The Complete guide to Linux Distributions
theGEEK writes
"Techweb has "Your Complete
Guide to Linux Distributions" - it's a fairly large article aimed at corporate types for integrating Linux into the company. "
Covers all the biggies and some of the minors more geared towards
the suits.
Obviously, a web publication is better than a book for tracking Linux... But why did they write it like this? Couldn't they have set some wide standards of comparison? They comment that SuSE has feature A, and Red Hat has feature B, but they don't mention that Debian has A or B, they just say it has feature C.... ?? What the heck? Like it doesn't? In several cases it does, and Red Hat has A, and SuSe has B...
Not to mention the fact that SuSE is at 6, and Hat will be at 6 by the time anyone who reads this actually sorts through all this double talk and orders it...
They might as well have just put up a table of what's avaliable and provided links... Oh wait, there is already a page of links at www.linux.org... maybe they should have just reviewed www.linux.org, and not tried to pick such a wide moving target.
Slackware, the best distro ( IMO ) got sidestepped and given a 2 sentence overview. How pathetic. It deserves to be given at LEAST a semi-in-depth mention. The reason a lot of people, like myself, enjoy Linux is because of the power it lets you have over the operation system and not the other way around. Slackware embodies this power.... http://www.slackware.com
======== In the future, everything will be artificial. ========
Like others have said, as a whole the article wasn't too bad. It does suffer somewhat from outdated information, hwoever. For example, Caldera no longer sells WABI. They also didn't mention that WABI only supported 16-bit Windows apps in the first place.
...
I also was shaking my head a bit at the "reconfigure without reboot" aspect that Debian was touted to have. IMO, that's effectively true with all Linux distributions. I know we don't have to reboot our Redhat-based servers for most configuration changes. I was expecting to see for Debian "potentially better packaging / upgrade system" rather than what I did see here.
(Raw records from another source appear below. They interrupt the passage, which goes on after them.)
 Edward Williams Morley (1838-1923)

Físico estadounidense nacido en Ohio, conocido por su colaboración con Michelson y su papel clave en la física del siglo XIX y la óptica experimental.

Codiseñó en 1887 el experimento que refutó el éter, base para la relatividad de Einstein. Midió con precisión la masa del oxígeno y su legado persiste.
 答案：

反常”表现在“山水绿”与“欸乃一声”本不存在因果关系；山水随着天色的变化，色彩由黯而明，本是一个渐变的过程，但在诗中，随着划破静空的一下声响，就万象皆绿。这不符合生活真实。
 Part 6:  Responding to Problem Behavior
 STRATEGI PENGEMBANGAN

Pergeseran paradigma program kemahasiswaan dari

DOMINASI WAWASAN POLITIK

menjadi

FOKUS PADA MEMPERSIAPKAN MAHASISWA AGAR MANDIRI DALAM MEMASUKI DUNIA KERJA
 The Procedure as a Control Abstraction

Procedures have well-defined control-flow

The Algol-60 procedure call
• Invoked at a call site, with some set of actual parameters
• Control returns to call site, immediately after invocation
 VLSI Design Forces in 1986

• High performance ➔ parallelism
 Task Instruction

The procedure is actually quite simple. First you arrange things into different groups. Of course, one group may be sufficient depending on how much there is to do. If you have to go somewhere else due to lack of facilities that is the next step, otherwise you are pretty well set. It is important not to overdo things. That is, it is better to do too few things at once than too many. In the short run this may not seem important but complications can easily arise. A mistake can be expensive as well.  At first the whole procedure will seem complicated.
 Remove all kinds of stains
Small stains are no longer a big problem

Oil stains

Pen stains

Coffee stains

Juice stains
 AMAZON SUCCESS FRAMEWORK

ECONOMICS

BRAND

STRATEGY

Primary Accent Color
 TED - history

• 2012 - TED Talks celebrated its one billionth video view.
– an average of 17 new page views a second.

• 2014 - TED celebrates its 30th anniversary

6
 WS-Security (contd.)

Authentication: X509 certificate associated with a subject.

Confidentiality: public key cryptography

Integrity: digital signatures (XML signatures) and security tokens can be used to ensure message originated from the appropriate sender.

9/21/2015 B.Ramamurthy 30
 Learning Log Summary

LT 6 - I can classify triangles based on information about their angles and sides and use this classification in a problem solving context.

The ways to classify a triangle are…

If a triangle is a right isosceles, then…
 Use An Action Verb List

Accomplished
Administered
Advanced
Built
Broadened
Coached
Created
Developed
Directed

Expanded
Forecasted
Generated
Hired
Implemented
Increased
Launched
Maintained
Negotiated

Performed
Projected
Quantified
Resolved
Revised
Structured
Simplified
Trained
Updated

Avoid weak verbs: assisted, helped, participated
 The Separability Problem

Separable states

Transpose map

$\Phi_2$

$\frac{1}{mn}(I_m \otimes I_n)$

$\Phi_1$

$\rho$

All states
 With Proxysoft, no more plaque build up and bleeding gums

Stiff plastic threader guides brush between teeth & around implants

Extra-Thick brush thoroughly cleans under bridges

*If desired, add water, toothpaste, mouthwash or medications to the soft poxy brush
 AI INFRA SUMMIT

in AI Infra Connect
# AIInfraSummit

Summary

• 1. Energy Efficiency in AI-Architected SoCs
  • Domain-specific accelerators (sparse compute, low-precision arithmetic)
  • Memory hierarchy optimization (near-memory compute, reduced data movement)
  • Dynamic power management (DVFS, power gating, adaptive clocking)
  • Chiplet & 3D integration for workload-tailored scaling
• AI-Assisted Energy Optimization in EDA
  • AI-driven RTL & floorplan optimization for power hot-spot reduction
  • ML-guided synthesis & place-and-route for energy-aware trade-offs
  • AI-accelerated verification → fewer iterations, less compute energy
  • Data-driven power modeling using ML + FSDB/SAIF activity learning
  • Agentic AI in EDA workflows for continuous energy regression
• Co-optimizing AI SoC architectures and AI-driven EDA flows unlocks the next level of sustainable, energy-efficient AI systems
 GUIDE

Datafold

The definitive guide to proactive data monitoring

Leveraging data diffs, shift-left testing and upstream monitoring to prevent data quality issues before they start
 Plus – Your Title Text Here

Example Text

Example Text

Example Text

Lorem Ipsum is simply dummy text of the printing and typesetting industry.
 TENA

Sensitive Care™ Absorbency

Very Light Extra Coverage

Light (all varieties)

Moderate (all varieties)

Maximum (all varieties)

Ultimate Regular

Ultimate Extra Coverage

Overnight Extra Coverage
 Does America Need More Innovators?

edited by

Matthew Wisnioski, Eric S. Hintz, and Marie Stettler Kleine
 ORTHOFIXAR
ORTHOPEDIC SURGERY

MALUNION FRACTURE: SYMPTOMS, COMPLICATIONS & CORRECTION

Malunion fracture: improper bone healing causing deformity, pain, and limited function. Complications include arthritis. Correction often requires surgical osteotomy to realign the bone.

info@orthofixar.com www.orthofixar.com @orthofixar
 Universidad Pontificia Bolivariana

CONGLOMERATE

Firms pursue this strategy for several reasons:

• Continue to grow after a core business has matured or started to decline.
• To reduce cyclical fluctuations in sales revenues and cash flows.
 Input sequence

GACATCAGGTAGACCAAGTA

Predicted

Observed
Some have mentioned that there wasn't mention of Linux support for other architectures in the article. Two things: 1) It *was* mentioned that Linux ran on Sparcs, Alphas, etc. etc. 2) The article was focusing on the x86, so comparing Debian/Alpha and Redhat/Alpha would be inappropriate anyhow.
Even the BSDs got a mention under "Alternatives". That was pretty cool, even though I'm not a BSD user.
I did like the fact that for once we get an article posted that *isn't* Linux vs NT - rather it focused on "So you want to use Linux."
A more current rewrite of the article would be nice, though
-- Rick
just made a quick search for my favorite distribution as a sanity check, and:
Distributors such as Stampede, notes Raymond, have taken Red Hat sources and recompiled them for Pentium-only architecture, vs. the default 386 compile.
i am not an expert, but i don't think stampede has done this at all, afaik every package is compile from origonal source, and not the srpms, but certainly, it is not the basis of the distribution. they write further:
Although this adds some processing speed, it sacrifices Red Hat support, and because the performance bottleneck is more likely to be in the I/O system, recompiling doesn't add that much real difference.
which i don't buy either - overall stampede feels damn snappy, although i haven't seen an actual fact-based analysis anywhere.
i haven't (and now probably won't) read the whole thing, but this is atleast one knock against the article.